It may be quite daunting, when one has to admit to friends that their parents are hawkers. It’s a bad presumption where many would naturally assume that they are poor and uneducated people who are not well off. Despite the stereotype, hearing hawkers tell that their children are studying abroad is something which is quite common and it proves that operating a hawker stall can indeed be a lucrative business if done right. Especially with Malaysians who are known to be huge foodies!
Since the business runs fully based on cash from the ongoing transactions, all it takes is dedication to see the money flowing in.
Recently, a new trend has arisen where the public are leaning towards hawker stalls as cafes become overly saturated and boring.
No longer are hawkers only the elderly people in their mid-30’s to 50’s, but young people too are jumping the bandwagon knowing the profitability and potential from this simple occupation.
There’s even a Singaporean hawker training program which became so popular that it had to be suspended. SUSPENDED!
The amount of participation was too much that there were no more places left at the hawker centre operated by Fei Siong Food Management.
The entrepreneurship program was launched last year, providing training for hawkers and have received more than 60 entries out of the 18 spots made available. That’s over 300% success rate.
Even after the enrollment period was over, the program continued receiving over 40 more applications coming from places as far as Australia.
Mr Tan Kim Siong, a previous hawker of 13 years, who is now the managing director of the Fei Siong group, shares that most applicants are young with an average age of 30. Untrue to the general misconception, most of them are actually diploma or degree holders. He also explains the importance of setting the right expectations for his students.
“We also made sure that they are aware that being a hawker involves a lot of manual work and that the hours are long”.
This coveted program was awarded the National Trades Union Congress May Day Partnership Award for enriching the workplace and building a strong partnership with the labour movement.
Workers under the Fei Siong program will be given a monthly salary of SGD $3000 for the first 3 months until they open their own stalls.
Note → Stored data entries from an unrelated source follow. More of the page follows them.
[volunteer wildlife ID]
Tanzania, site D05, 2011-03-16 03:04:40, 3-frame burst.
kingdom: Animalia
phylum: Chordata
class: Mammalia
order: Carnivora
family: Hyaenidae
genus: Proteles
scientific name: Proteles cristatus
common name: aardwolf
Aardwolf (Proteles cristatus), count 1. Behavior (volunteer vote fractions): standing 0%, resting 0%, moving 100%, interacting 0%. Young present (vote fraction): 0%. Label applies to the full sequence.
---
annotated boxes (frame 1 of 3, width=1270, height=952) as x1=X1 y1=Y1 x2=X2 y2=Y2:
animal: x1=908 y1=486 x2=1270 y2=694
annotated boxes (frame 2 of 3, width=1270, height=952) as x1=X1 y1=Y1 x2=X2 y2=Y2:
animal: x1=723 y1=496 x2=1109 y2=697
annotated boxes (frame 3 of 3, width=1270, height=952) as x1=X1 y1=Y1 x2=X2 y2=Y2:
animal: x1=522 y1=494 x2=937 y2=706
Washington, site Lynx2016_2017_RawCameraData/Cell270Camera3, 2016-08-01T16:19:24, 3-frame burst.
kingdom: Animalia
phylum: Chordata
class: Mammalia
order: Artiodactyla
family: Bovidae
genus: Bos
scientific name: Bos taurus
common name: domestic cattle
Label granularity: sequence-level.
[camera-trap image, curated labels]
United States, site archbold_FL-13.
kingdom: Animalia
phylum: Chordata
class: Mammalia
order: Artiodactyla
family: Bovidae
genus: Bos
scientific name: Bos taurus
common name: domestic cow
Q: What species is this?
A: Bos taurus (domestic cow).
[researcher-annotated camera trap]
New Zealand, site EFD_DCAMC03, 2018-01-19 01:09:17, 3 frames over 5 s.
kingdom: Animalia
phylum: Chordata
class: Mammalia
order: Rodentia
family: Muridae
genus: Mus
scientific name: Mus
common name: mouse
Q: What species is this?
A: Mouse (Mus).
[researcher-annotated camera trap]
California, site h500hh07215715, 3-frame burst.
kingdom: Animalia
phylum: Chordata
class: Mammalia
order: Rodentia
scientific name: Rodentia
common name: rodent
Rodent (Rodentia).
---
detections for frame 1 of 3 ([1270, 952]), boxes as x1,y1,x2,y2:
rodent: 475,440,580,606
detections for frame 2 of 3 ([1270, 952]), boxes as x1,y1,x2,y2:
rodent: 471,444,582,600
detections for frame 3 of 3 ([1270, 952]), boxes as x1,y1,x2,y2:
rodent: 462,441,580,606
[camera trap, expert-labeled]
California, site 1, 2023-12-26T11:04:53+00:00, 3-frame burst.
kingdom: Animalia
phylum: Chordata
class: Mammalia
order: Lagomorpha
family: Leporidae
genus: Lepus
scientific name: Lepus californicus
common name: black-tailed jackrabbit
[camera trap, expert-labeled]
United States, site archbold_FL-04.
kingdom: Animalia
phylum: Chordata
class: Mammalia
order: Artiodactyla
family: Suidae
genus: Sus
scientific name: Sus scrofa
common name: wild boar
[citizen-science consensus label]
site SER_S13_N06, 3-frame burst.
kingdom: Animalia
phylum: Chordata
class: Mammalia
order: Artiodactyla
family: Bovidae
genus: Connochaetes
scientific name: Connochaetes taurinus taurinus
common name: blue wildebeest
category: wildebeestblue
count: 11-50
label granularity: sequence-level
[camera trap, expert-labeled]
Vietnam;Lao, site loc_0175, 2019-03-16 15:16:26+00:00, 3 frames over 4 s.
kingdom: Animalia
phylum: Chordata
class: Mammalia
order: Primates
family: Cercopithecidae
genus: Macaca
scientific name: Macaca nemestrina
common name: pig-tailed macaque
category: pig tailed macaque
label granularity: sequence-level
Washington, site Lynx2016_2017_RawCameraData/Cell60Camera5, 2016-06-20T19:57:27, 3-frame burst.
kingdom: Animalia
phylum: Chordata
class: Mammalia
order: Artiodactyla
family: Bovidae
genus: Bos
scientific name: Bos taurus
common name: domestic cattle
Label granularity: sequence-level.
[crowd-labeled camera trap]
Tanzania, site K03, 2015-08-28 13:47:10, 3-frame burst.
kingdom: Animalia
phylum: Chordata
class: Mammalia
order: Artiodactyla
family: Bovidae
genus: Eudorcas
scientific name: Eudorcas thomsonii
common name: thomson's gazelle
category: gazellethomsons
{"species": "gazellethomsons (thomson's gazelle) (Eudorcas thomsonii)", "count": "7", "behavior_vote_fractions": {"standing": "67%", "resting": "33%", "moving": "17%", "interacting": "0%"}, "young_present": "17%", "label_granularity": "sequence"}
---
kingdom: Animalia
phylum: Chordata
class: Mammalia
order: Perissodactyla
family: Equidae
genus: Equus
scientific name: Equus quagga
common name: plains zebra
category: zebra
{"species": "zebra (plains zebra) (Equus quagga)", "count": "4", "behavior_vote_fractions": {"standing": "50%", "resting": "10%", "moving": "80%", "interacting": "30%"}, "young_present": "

And even if they decided not to, they would still have the choice of being segregated to another division under Fei Siong.
Mr Tan also explains that this program is specially designed with a single goal to maintain and preserve the culture and practice of local hawker food, especially within the growing younger generation.
Mr Koh Seng Choon, executive director of social enterprise, Project Dignity shares that since the year 2012, three thousand people have been trained.
A fellow worker, Joey Teo, 27, is currently selling Satay, Bee Hoon, and Laksa. She holds a diploma in psychology and currently pursues a business degree part time while operating her stall.
She explains how it has always been her desire to open a Laksa stall, and that opening cafes are just too common these days.
“My friends thought that I wouldn’t be able to stand the heat and stand for long hours, but I always wanted to open a stall selling laksa because it is my favourite dish.”
“Opening a cafe is too common nowadays and I also had to consider factors like capital.”
“Manpower is my biggest challenge. I now hire two part-time assistants to help me.”
“Initially, I had problems commanding respect among my staff because of my age. I have to learn to be respectful and firm at the same time”.
People love hawker food as they are cheaper and more delicious. Cafes are expensive because you’re paying for the environment too.